Kernel work — NV24/NV42 RGBA

Mirrors PR #17 (NV12/NV21) shape: dual const generic `<const SWAP_UV: bool, const ALPHA: bool>` on a single shared `nv24_or_nv42_to_rgb_or_rgba_row_impl` kernel per backend, with 4 thin wrappers (NV24 RGB / NV42 RGB / NV24 RGBA / NV42 RGBA) forwarding the 4 `(SWAP_UV, ALPHA)` combinations. The compiler monomorphizes into 4 separate functions; the `if ALPHA` branch and the unused alpha-vector splat are DCE'd at each call site.

File	What's added
`row/scalar.rs`	NV24/NV42 RGBA + `<SWAP_UV, ALPHA>` template + `expand_rgb_to_rgba_row` helper
`arch/neon.rs`	NV24/NV42 RGBA; uses `vst4q_u8` when `ALPHA = true`, `vst3q_u8` otherwise
`arch/x86_sse41.rs`	NV24/NV42 RGBA; reuses `write_rgba_16` from PR #16
`arch/x86_avx2.rs`	NV24/NV42 RGBA; reuses `write_rgba_32` from PR #16
`arch/x86_avx512.rs`	NV24/NV42 RGBA; reuses `write_rgba_64` from PR #16
`arch/wasm_simd128.rs`	NV24/NV42 RGBA; reuses wasm `write_rgba_16` from PR #16

Strategy A — combined RGB→RGBA fan-out

Tranches 1–4a wired RGB and RGBA as independent kernel calls — when a caller attached both `with_rgb` and `with_rgba`, `MixedSinker::process` ran the YUV→RGB per-pixel math twice.
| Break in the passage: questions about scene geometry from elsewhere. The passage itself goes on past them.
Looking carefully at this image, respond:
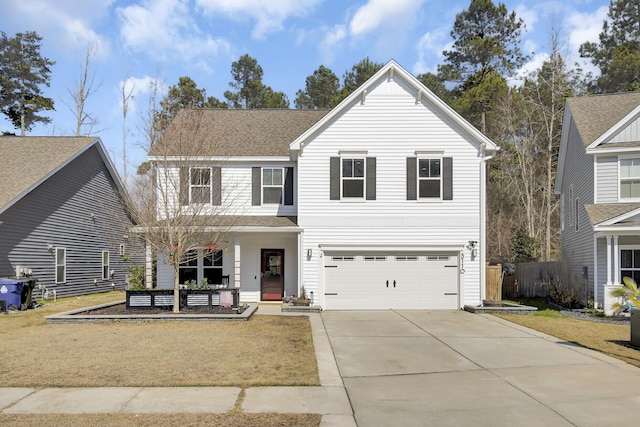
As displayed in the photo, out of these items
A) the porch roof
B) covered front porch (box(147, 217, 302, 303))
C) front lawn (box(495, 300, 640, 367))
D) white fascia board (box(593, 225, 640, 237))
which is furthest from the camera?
covered front porch (box(147, 217, 302, 303))

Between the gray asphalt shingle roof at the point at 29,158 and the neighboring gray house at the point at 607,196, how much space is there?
1988 cm

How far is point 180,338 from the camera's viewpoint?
469 inches

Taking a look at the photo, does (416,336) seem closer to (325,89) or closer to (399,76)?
(399,76)

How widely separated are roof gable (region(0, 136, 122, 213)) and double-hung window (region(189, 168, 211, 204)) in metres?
6.49

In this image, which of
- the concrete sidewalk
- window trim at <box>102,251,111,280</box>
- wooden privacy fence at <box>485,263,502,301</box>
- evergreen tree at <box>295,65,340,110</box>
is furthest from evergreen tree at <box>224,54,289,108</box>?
the concrete sidewalk

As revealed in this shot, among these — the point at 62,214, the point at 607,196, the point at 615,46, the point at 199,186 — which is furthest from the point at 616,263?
the point at 615,46

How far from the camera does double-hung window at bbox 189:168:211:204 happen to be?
16.8 metres

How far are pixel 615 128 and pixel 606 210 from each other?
2.90m

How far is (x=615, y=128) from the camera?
1880 cm

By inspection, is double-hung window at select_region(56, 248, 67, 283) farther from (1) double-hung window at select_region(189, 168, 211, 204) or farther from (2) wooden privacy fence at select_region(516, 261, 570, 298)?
(2) wooden privacy fence at select_region(516, 261, 570, 298)

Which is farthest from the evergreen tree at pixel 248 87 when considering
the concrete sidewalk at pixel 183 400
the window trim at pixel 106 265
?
the concrete sidewalk at pixel 183 400

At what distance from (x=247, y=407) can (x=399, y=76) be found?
47.6 ft

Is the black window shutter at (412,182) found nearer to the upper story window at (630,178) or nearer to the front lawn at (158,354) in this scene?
the front lawn at (158,354)

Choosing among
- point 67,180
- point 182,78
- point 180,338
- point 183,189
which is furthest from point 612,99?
point 182,78
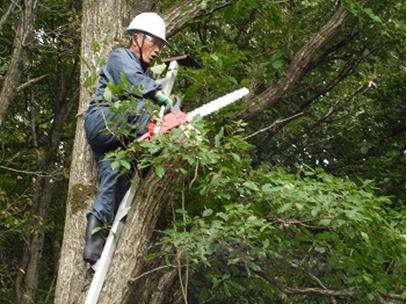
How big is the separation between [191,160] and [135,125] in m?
0.47

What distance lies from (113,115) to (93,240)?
72 cm

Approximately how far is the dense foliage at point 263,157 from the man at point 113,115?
19cm

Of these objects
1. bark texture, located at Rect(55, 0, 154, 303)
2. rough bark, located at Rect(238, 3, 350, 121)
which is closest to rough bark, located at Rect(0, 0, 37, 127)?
bark texture, located at Rect(55, 0, 154, 303)

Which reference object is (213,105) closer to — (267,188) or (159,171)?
(267,188)

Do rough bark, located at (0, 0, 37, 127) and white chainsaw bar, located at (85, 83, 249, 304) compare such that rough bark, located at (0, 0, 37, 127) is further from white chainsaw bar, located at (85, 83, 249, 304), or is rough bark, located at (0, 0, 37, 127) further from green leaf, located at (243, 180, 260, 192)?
green leaf, located at (243, 180, 260, 192)

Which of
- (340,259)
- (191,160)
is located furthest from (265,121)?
(191,160)

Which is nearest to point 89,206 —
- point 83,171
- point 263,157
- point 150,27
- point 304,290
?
point 83,171

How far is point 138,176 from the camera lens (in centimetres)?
478

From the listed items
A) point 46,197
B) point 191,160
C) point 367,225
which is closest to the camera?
point 191,160

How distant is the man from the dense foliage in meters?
0.19

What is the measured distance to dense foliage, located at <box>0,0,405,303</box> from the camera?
4.94m

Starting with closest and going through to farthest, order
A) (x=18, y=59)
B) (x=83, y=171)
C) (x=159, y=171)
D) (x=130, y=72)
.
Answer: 1. (x=159, y=171)
2. (x=130, y=72)
3. (x=83, y=171)
4. (x=18, y=59)

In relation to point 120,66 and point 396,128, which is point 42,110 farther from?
point 120,66

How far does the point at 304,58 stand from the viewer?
264 inches
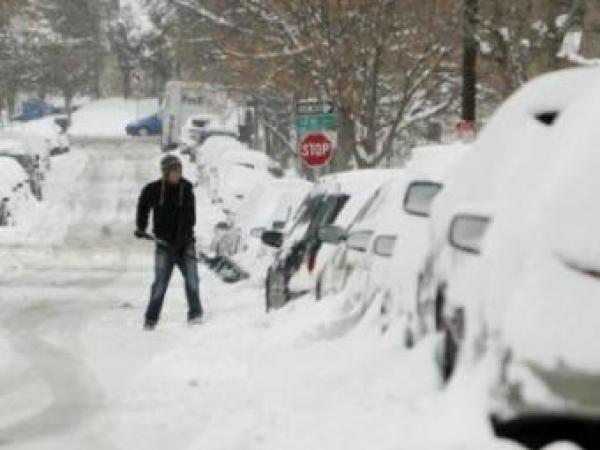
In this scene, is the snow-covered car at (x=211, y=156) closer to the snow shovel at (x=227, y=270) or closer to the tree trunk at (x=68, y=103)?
the snow shovel at (x=227, y=270)

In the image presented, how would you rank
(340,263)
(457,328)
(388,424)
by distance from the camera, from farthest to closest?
(340,263), (388,424), (457,328)

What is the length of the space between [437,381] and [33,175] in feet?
118

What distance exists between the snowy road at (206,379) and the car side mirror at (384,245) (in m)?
0.52

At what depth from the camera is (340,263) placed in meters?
11.1

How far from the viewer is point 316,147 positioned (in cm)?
2069

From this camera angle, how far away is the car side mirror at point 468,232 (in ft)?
17.4

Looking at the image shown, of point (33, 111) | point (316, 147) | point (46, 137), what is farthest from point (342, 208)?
point (33, 111)

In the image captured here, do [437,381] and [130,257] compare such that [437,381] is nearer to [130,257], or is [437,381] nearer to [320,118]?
[320,118]

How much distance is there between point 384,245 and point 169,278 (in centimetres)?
520

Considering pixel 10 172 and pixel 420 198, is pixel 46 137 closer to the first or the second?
pixel 10 172

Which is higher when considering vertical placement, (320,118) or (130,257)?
(320,118)

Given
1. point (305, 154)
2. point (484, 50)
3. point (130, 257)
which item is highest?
point (484, 50)

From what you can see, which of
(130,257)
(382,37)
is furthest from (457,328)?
(130,257)

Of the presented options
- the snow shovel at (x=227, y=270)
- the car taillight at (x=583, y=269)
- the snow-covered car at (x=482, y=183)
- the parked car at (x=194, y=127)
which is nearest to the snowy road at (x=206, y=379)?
the snow-covered car at (x=482, y=183)
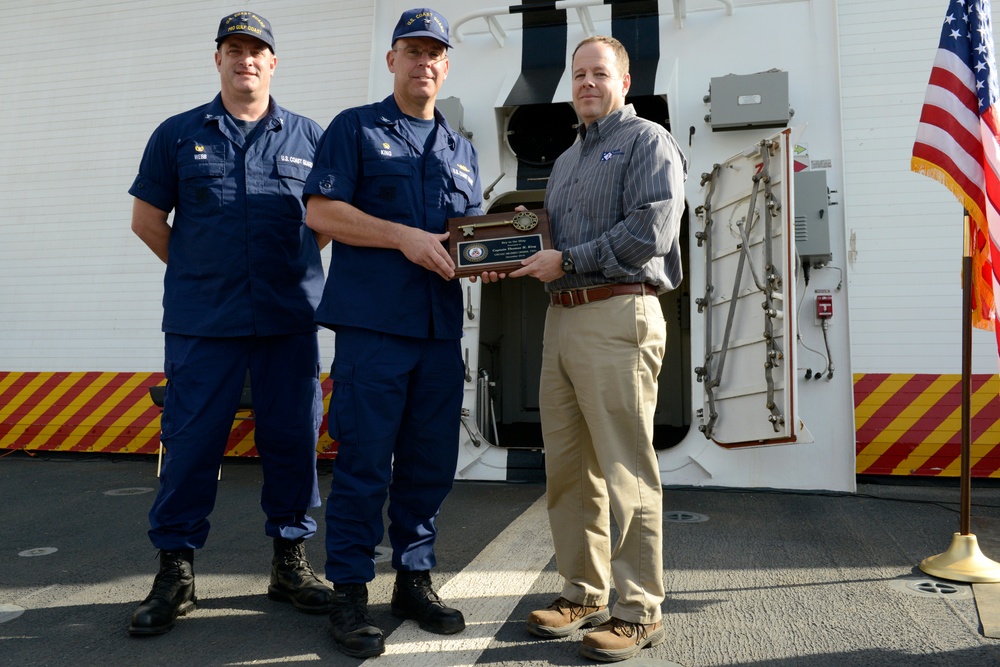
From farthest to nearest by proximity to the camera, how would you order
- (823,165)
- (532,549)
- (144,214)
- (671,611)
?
(823,165) → (532,549) → (144,214) → (671,611)

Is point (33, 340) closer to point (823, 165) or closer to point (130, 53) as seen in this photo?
point (130, 53)

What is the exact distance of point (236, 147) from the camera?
2805 millimetres

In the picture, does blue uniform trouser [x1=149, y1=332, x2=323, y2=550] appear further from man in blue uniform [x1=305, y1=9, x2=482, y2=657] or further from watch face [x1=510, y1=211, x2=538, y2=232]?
watch face [x1=510, y1=211, x2=538, y2=232]

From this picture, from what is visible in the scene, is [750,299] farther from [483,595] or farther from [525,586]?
[483,595]

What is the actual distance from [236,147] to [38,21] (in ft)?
19.7

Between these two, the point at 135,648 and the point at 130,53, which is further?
the point at 130,53

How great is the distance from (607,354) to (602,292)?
0.20 m

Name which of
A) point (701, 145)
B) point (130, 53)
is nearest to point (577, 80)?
point (701, 145)

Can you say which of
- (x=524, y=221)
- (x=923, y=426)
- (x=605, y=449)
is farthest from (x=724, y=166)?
(x=605, y=449)

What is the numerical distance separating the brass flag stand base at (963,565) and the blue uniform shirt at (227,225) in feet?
8.67

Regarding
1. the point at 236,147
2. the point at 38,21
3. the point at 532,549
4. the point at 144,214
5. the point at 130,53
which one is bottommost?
the point at 532,549

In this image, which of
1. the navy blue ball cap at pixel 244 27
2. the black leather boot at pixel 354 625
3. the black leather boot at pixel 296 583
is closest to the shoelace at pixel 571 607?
the black leather boot at pixel 354 625

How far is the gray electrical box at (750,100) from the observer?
Answer: 4.96 m

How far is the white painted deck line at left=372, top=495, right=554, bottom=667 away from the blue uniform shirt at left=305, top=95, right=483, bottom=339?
95cm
Copilot review of PR #19 (`src/sinker/mixed.rs:1648`) flagged this.

This PR addresses it by:

Adding `pub(crate) fn expand_rgb_to_rgba_row(rgb, rgba_out, width)` in `row/scalar.rs` — memory-bound copy + `0xFF` alpha pad.
Reworking each `MixedSinker::process` across all 8 wired families (Yuv420p, Yuv422p, Yuv444p, Nv12, Nv16, Nv21, Nv24, Nv42). Output mode resolution per row:
- RGBA-only (no RGB / HSV): dedicated `*_to_rgba_row` kernel directly into the output buffer.
- RGB / HSV (± RGBA): RGB kernel once into `rgb_row` (or `rgb_scratch`), then HSV derivation if requested, then `expand_rgb_to_rgba_row` if RGBA also requested.
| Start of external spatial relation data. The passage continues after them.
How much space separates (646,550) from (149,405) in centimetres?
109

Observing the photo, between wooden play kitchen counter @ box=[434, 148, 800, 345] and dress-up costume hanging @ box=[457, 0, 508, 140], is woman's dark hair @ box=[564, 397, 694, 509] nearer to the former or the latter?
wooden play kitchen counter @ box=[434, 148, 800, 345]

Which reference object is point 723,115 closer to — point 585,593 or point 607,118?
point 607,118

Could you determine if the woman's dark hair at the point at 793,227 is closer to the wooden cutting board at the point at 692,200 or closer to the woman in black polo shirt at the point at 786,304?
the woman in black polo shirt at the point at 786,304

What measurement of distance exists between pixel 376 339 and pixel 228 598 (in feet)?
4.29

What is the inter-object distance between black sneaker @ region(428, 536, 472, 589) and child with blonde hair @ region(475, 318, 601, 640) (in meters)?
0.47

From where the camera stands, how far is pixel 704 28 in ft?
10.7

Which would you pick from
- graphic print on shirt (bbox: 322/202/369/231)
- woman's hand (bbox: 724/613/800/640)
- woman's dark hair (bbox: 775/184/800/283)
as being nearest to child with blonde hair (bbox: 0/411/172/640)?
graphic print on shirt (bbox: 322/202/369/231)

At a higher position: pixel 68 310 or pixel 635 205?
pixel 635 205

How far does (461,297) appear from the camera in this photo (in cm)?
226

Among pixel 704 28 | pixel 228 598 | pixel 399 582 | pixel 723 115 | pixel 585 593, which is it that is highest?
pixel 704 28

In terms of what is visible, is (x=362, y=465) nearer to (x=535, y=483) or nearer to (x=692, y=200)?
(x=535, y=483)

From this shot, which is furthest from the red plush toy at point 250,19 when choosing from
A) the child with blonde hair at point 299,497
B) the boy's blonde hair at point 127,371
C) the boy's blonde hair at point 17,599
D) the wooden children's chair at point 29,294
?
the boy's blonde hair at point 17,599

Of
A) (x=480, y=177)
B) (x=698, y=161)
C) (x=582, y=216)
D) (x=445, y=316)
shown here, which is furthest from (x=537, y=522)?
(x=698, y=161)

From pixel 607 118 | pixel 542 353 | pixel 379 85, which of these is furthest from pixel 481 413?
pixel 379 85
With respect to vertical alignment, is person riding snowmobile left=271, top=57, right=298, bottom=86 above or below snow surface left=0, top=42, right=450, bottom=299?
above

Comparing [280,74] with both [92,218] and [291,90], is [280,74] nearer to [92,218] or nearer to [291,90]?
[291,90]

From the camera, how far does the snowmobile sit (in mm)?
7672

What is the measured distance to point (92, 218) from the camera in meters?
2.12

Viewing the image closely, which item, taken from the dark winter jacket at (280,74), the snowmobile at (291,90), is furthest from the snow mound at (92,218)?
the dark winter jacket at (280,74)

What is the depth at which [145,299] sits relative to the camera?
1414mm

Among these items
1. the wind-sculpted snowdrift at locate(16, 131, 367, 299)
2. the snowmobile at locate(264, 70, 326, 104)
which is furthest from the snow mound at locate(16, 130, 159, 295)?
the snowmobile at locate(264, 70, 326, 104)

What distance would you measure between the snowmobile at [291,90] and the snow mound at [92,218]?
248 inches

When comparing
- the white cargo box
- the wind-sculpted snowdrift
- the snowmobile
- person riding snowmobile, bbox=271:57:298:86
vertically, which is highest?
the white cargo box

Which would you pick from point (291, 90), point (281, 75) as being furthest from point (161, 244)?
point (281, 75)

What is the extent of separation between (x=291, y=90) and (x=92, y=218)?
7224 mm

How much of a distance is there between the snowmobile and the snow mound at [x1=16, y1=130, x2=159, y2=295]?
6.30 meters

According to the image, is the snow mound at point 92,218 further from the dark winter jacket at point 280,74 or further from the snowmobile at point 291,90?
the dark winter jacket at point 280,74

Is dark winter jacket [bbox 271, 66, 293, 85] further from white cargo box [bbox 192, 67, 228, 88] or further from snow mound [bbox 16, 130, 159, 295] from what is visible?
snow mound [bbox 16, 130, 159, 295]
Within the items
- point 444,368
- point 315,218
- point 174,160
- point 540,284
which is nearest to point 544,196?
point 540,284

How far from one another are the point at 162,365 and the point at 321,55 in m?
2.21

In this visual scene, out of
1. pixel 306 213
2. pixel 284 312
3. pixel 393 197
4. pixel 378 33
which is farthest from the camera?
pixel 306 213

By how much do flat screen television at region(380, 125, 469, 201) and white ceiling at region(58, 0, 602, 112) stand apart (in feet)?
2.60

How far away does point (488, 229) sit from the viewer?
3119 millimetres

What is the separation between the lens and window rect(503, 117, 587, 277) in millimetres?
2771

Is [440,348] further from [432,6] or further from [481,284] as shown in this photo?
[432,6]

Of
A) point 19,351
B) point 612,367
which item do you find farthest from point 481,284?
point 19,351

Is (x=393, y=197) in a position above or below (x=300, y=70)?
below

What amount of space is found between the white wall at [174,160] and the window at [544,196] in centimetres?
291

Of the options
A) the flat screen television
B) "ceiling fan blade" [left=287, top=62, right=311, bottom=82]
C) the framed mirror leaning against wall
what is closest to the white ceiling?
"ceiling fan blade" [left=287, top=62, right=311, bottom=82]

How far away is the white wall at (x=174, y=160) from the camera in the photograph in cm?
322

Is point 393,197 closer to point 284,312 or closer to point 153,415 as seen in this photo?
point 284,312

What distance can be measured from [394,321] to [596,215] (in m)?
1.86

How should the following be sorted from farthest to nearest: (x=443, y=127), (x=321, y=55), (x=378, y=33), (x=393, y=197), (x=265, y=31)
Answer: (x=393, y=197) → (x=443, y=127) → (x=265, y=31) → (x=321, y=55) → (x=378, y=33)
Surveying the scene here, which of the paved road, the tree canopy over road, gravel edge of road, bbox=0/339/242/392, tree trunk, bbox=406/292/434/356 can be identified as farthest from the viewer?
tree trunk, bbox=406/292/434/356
Effective memory traffic for the both-buffers case: 3W RGB write + 3W L1-hot read + 4W RGBA write ≈ 7W — same as a hypothetical combined kernel ("Strategy B"), at ~1/10th the LOC.
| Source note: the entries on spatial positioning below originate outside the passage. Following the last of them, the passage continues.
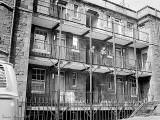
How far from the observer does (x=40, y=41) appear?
1430cm

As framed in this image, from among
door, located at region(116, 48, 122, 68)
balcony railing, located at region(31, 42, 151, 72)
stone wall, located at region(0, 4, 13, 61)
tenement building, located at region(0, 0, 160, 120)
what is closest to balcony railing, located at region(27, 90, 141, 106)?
tenement building, located at region(0, 0, 160, 120)

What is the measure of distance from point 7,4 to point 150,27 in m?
13.2

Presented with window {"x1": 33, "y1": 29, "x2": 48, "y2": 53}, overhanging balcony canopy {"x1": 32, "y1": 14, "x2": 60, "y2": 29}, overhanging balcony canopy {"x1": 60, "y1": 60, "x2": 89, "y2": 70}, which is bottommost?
overhanging balcony canopy {"x1": 60, "y1": 60, "x2": 89, "y2": 70}

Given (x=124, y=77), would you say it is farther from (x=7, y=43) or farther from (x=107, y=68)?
(x=7, y=43)

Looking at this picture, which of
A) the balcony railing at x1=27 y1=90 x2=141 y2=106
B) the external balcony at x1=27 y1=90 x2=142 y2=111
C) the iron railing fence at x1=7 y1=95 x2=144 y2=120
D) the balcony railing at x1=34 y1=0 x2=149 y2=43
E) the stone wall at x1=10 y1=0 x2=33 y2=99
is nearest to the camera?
the stone wall at x1=10 y1=0 x2=33 y2=99

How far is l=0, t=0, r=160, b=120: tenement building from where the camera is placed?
452 inches

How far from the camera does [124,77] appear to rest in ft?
60.6

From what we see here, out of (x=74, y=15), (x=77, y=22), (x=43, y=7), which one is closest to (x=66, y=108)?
(x=77, y=22)

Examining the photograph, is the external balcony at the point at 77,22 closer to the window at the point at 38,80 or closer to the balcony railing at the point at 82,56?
the balcony railing at the point at 82,56

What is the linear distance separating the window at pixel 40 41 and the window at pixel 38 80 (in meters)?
1.46

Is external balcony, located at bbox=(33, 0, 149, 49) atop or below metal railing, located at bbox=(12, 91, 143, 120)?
atop

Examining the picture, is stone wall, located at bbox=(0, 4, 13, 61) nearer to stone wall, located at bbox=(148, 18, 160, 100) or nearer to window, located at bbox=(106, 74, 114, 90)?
window, located at bbox=(106, 74, 114, 90)

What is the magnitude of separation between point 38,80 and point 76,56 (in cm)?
355

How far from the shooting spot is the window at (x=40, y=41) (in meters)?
13.8
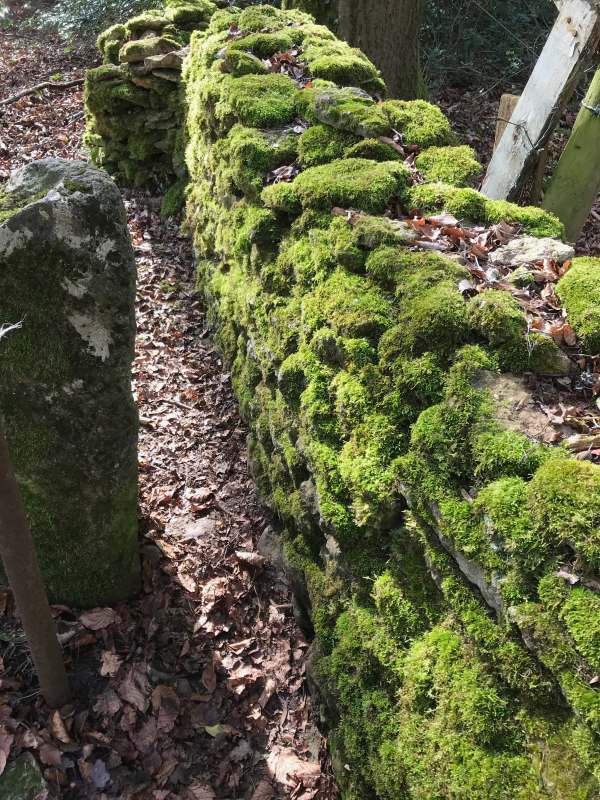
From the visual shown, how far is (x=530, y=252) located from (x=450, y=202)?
0.63 m

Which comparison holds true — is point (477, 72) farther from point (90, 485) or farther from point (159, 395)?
point (90, 485)

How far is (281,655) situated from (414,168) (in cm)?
344

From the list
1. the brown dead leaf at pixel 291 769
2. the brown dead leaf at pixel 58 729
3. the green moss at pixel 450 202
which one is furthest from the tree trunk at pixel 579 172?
the brown dead leaf at pixel 58 729

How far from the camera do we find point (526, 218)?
401cm

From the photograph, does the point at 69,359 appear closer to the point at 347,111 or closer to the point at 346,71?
the point at 347,111

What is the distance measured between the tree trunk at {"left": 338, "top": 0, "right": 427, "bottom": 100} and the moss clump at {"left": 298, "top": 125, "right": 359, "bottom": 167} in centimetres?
494

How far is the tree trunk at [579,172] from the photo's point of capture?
581cm

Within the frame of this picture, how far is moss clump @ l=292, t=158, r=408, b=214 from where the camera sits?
3984 millimetres

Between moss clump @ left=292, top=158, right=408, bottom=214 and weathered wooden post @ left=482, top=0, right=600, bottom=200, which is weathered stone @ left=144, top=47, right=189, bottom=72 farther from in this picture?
moss clump @ left=292, top=158, right=408, bottom=214

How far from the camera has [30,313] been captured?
3117 mm

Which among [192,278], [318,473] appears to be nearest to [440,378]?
[318,473]

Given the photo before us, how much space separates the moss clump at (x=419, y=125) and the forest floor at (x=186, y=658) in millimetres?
2627

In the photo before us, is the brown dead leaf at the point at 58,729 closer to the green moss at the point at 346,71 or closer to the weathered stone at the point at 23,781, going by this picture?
the weathered stone at the point at 23,781

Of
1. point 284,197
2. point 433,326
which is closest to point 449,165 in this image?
point 284,197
Strategy B (a third const generic on every kernel doing both stores per pixel) is documented as a future follow-up in `docs/color-conversion-functions.md` § Ship 8 — only worth the LOC cost if profiling later shows the L1-readback step matters.

MixedSinker integration

`with_rgba` / `set_rgba` declared on format-specific impl blocks (per PR #16 safety pattern) — attaching RGBA to a sink that doesn't write it is a compile error rather than a silent stale-buffer bug. The `compile_fail` doctest negative example moved forward from `Nv24` to `Yuv440p` (next not-yet-wired format).

Doc updates

`docs/color-conversion-functions.md` § Ship 8 — tranche tracker updated (4a ✅ shipped, 4b ⏳ this PR, 4c next), new "Combined RGB + RGBA path: Strategy A (shipped) + Strategy B (deferred)" subsection enumerating the tradeoff space.
`docs/color-conversion-functions.md` § 2a (new) — "Real-world asset library format frequency" table calibrating § 2's priority tiers against post-production MAM / streaming / VFX / live-broadcast archetypes. Adds rows for AV1, AVC-Intra / Canon XF-AVC, camera RAW family, stills, and an "Other / unaccounted" residual; per-row notes flag the bimodal cases (DNxHR, ProRes 422). Tranche 6 (10-bit 4:2:2 RGBA) ranks as the single biggest unlock at 30–55% combined for post-production MAM workloads.

Tests

+16 lib tests on aarch64 (475 vs. 459 in PR #19); per-backend tests on the other 4 SIMD backends fire on their matching CI runners.

Layer	Tests added
Scalar `expand_rgb_to_rgba_row`	3: alpha-pad / RGB-preserve, only-first-N-pixels invariant, zero-width no-op
Format-level Nv24 RGBA	4: gray-to-gray + opaque alpha, RGB-byte invariant, buffer-too-short, random-YUV SIMD parity (1922×4 frame, all 4 matrices × both ranges)
Format-level Nv42 RGBA	4: same shape
Cross-format Strategy A umbrella	1: `strategy_a_rgb_and_rgba_byte_identical_for_all_wired_families` exercises all 8 `process` impls and asserts `rgba[i4..i4+3] == rgb[i3..i3+3]` with `rgba[i*4+3] == 0xFF` per pixel
NEON per-backend (verified locally)	4: 16-pixel all-matrices + varied widths (1, 3, 15, 17, 32, 33, 1920, 1921 — odd widths validate the 4:4:4 no-parity contract) × NV24 / NV42
SSE4.1 per-backend (CI)	4: same shape
AVX2 per-backend (CI)	4: 32-pixel main loop + tail widths × NV24 / NV42
AVX-512 per-backend (CI)	4: 64-pixel main loop + tail widths × NV24 / NV42
wasm simd128 per-backend (CI)	4: 16-pixel + tail widths × NV24 / NV42

Per-backend tests bypass the dispatcher (call each backend's `unsafe nv24_to_rgba_row` / `nv42_to_rgba_row` directly under runtime feature detection) so on AVX-512-capable CI runners all three x86 paths run.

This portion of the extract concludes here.